Yolanda “Bobby” Hall

Working Women’s History Project Founder

April 29, 1922 – June 18, 2015

Yolanda (“Bobby”) Hall founded the Working Women’s History Project in 1995 and served as its first president.  She was an activist all her life.  During World War II, she was the first woman to work in the tool room at Bendix Aviation Corporation, where she fought against sex discrimination and harassment and helped to organize a union. She was the president of UAW Local 330 and the first female member of the Illinois Industrial Union Council, where she fought for equal pay and child care and battled unfair management and racial discrimination. She also fought the McCarthy red scare in the courts.

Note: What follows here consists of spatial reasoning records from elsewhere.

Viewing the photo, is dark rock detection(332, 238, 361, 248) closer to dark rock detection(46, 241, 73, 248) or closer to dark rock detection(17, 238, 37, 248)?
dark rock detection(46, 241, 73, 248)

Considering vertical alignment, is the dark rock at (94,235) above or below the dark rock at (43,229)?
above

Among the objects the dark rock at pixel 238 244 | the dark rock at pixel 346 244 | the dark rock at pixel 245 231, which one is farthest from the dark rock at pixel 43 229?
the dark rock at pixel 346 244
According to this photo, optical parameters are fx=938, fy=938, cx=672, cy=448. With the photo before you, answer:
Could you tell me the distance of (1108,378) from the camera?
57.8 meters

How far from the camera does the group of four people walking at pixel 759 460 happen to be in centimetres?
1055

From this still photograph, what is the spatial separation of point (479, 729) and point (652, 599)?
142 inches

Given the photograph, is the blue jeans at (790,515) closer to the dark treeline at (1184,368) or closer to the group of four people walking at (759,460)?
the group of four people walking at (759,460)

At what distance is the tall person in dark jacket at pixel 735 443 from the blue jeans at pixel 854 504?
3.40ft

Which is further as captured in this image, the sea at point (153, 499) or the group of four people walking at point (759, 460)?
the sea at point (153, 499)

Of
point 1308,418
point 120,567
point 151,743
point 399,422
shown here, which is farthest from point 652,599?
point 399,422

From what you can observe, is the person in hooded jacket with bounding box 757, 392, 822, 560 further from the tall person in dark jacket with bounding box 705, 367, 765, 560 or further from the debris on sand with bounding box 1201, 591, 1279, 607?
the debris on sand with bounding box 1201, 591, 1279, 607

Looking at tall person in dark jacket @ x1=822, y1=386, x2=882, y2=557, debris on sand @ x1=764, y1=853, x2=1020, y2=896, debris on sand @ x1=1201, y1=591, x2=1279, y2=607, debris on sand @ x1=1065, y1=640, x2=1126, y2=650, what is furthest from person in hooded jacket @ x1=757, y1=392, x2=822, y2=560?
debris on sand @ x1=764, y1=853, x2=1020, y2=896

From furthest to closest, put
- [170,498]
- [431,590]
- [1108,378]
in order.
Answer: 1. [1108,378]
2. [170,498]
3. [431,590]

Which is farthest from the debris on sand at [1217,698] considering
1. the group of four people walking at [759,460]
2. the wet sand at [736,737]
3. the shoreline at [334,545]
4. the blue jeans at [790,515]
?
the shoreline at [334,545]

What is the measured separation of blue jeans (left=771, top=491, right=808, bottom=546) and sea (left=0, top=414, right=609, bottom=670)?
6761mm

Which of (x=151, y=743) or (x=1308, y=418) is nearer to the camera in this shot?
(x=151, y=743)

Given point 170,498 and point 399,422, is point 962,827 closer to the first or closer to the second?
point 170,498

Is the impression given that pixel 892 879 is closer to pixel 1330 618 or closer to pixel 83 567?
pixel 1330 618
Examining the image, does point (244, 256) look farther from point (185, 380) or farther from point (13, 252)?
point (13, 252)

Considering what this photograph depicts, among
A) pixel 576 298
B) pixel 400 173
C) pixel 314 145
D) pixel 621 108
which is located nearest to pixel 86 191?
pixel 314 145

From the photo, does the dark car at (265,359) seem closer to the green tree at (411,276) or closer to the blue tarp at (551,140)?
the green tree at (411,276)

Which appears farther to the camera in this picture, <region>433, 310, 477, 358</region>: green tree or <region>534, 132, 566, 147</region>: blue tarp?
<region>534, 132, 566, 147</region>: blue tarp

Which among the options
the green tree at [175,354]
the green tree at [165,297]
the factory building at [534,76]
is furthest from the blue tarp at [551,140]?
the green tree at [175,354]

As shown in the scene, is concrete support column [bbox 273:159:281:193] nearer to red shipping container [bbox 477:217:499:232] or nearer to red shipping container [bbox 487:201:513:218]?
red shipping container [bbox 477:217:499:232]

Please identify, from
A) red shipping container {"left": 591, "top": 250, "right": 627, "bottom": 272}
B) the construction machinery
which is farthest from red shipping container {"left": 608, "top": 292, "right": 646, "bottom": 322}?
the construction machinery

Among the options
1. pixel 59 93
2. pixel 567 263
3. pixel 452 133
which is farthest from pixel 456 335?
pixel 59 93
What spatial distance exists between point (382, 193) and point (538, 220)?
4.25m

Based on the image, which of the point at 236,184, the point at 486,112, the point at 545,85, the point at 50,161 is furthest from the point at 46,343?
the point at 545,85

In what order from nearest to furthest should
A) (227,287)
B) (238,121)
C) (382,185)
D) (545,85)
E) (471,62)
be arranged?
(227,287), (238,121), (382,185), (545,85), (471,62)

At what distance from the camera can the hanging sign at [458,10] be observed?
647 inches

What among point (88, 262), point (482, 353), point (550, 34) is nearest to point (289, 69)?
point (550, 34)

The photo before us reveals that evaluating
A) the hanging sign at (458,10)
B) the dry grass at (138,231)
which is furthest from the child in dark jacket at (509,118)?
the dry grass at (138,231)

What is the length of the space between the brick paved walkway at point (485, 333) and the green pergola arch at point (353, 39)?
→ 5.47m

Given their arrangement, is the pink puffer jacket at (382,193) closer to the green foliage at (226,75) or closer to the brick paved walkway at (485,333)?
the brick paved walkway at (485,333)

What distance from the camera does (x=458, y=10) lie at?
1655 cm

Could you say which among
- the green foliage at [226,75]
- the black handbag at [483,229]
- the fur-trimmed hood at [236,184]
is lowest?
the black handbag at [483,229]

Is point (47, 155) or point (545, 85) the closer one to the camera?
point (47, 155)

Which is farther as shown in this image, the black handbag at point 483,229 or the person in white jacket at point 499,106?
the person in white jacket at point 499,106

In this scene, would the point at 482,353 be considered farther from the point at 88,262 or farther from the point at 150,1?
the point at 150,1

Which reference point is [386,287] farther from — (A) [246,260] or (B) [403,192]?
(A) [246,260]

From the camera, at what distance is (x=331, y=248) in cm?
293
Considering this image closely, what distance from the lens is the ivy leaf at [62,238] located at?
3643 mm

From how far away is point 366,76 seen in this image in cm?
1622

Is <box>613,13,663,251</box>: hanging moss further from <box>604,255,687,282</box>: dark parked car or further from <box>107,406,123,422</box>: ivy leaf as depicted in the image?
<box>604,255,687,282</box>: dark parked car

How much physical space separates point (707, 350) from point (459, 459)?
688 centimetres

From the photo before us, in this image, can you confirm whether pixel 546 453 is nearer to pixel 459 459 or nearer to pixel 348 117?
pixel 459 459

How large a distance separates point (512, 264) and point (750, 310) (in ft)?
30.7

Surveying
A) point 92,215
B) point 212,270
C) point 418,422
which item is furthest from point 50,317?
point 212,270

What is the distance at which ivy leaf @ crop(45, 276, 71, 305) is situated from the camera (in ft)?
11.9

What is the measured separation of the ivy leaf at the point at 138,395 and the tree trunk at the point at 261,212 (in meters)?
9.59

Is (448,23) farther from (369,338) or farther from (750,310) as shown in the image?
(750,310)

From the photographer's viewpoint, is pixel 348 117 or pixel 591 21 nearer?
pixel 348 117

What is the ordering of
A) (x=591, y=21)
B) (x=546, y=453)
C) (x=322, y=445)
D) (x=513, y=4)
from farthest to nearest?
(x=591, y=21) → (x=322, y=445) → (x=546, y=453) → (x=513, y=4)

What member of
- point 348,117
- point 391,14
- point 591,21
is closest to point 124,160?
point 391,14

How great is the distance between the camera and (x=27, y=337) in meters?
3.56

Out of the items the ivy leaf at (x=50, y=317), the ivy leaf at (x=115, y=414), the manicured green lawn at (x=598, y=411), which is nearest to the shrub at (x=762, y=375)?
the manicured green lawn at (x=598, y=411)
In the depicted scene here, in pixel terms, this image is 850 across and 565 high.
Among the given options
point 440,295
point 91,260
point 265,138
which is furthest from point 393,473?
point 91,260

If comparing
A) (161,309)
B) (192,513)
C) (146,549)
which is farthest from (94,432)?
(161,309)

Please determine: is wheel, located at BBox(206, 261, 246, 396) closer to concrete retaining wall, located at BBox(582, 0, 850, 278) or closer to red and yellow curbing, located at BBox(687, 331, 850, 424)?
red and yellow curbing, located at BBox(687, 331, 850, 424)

Bobby later returned to school to become a nutrition expert and became assistant professor of preventive medicine at Rush University Medical Center. She was co-founder of Health and Medicine Policy Research Group, fighting for equal health care access.  She retired from Rush in 1989, but continued her activism long into retirement.

Bobby remained the president of WWHP until 2003.  She made sure that almost every year the organization featured a new performance piece about historical or living women.  She reached out to young people by partnering with the Chicago Metro History Fair and sought to bring together diverse women by establishing a brown-bag lunch group that included women from labor, academia, and the community.  Among her other accomplishments, she supported the collection of oral histories, began a book reading group, and co-edited a paper newsletter called “Working Women’s Stories” that featured articles of interest and reported activities of WWHP and its partners.

The legacy of Bobby Hall’s life-long activism continues to inspire the work of WWHP today.